LA FORTALEZA NAZI DE LOS ALPES. Por Víctor Manuel Galán Tendero.

16.03.2015 06:53

                

                Tras desembarcar en Normandía los aliados,  los días del Tercer Reich parecían contados, aunque la lucha se antojaba en extremo dura. Fanatizados por años de adoctrinamiento nacionalsocialista, los alemanes opondrían una vigorosa resistencia en su suelo patrio, que defenderían con uñas y dientes. Se temió la actuación de unidades especializadas en la guerra irregular, desatando una pesadilla guerrillera digna de países ocupados como Yugoslavia. También se temió la oposición numantina desde las últimas áreas fortificadas por el nacionalismo, como el bastión de los Alpes.

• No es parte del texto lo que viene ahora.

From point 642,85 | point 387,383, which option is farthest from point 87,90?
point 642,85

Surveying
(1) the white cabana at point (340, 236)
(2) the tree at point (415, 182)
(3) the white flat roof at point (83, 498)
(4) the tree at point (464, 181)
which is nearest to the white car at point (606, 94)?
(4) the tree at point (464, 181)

                Las alturas alpinas ya habían sido mitificadas en extremo por el romanticismo germánico, convirtiéndolas en el refugio de los campeones de la causa patria y de las libertades nacionales, engrandeciendo la figura de Guillermo Tell. La fascinación por los Alpes también fue compartida por los nacionalsocialistas, que ofrendaron a Hitler la residencia del Nido del Águila cercana a Berchtesgaden. Allí se autoconsideraron los dueños del mundo, sucesores de los grandes héroes de la mitología germana.

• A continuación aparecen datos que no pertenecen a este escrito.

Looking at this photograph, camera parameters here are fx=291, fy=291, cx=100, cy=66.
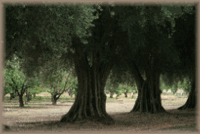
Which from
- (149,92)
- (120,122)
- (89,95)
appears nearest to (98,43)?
(89,95)

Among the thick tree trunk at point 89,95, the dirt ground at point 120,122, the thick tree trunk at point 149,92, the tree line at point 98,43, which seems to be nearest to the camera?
the tree line at point 98,43

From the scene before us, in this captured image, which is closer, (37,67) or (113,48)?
(113,48)

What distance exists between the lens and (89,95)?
17656 millimetres

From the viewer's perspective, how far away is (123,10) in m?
14.6

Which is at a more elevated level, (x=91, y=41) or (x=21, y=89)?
(x=91, y=41)

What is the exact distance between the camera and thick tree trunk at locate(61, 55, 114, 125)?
1742 cm

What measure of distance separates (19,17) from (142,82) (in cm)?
1566

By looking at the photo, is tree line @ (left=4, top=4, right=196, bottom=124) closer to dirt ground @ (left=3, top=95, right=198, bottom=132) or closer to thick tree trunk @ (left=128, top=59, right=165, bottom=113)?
thick tree trunk @ (left=128, top=59, right=165, bottom=113)

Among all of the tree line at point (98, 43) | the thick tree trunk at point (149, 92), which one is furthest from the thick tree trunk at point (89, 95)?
the thick tree trunk at point (149, 92)

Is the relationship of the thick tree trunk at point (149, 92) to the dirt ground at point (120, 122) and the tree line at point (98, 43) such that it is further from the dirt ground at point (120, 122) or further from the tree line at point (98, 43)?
the dirt ground at point (120, 122)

                                               Imagen del Nido del Águila.

                            

                En un entorno natural sugerente y alejado de los grandes bombardeos que descargaban sobre las zonas industriales, muchos creyeron que allí se dirigiría Hitler para guiar la gran batalla de Alemania. En julio de 1944 algunas informaciones publicadas en periódicos de Suiza manifestaban que los nazis estaban emprendiendo ni más ni menos que la fortificación de los Alpes, excavando una considerable red de túneles y galerías subterráneas, en algunos aspectos similares a las realizadas por los propios suizos en los días de triunfo del III Reich.

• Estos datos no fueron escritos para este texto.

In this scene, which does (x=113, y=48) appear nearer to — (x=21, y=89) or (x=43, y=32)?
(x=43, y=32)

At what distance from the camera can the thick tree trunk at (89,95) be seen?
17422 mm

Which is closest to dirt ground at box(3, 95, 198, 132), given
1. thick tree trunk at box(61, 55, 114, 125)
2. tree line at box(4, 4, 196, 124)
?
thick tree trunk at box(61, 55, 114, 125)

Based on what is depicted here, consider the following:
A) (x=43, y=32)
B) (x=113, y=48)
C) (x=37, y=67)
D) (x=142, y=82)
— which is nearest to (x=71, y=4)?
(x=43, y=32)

                En noviembre de 1944 el gauleiter del Tirol Franz Hofer informó sobre la posibilidad de encastillarse en los Alpes, erigiendo un sólido bastión de resistencia. La cosa parecía tan seria que Eisenhower decidió enviar al Sur del territorio germano al Tercer y Séptimo Ejército en marzo de 1945 para yugular toda oposición.

                Sin embargo, las ideas de Hitler no pasaban por comandar la guerra desde los Alpes ni por animar realmente una resistencia guerrillera póstuma. Creyó casi hasta el final que su destino era muy similar al del rey prusiano Federico el Grande, cuya suerte cambió en plena derrota ante Francia, Austria y Rusia. Él dirigiría desde la cancillería de Berlín la lucha hasta sus últimas consecuencias, pues Alemania no le sobreviviría.

                Tal mentalidad digna de la trama de una ópera de Wagner le impidió considerar seriamente la posibilidad de refugiarse en un bastión alpino, una alternativa muy valorada por su consejero militar Jodl en febrero de 1945. Sólo cuando el 7 de marzo los aliados occidentales lograron cruzar el foso del Rin Hitler se avino a tratarlo.

                Su secretario Martin Bormann le comunicó el informe de Franz Hofer, que le explicó personalmente al Führer sus planes el 9 de abril. El temible baluarte, alrededor del área de Salzburgo, distaba mucho de los temores que había suscitado entre el alto mando aliado.

                Con un Berlín a punto de ser arrollado por los soviéticos muchos jerarcas nazis no quisieron seguir los wagnerianos pasos de Hitler, huyendo a los Alpes. Göring, el número dos del régimen, reclamó desde allí el título de Führer el 23 de abril, siendo degradado por un airado Hitler que el 29 del mismo mes, un día antes de suicidarse, ordenó la construcción de la fortaleza alpina, designando a Hofer su comisario.

                                               Imagen del gauleiter Franz Hofer.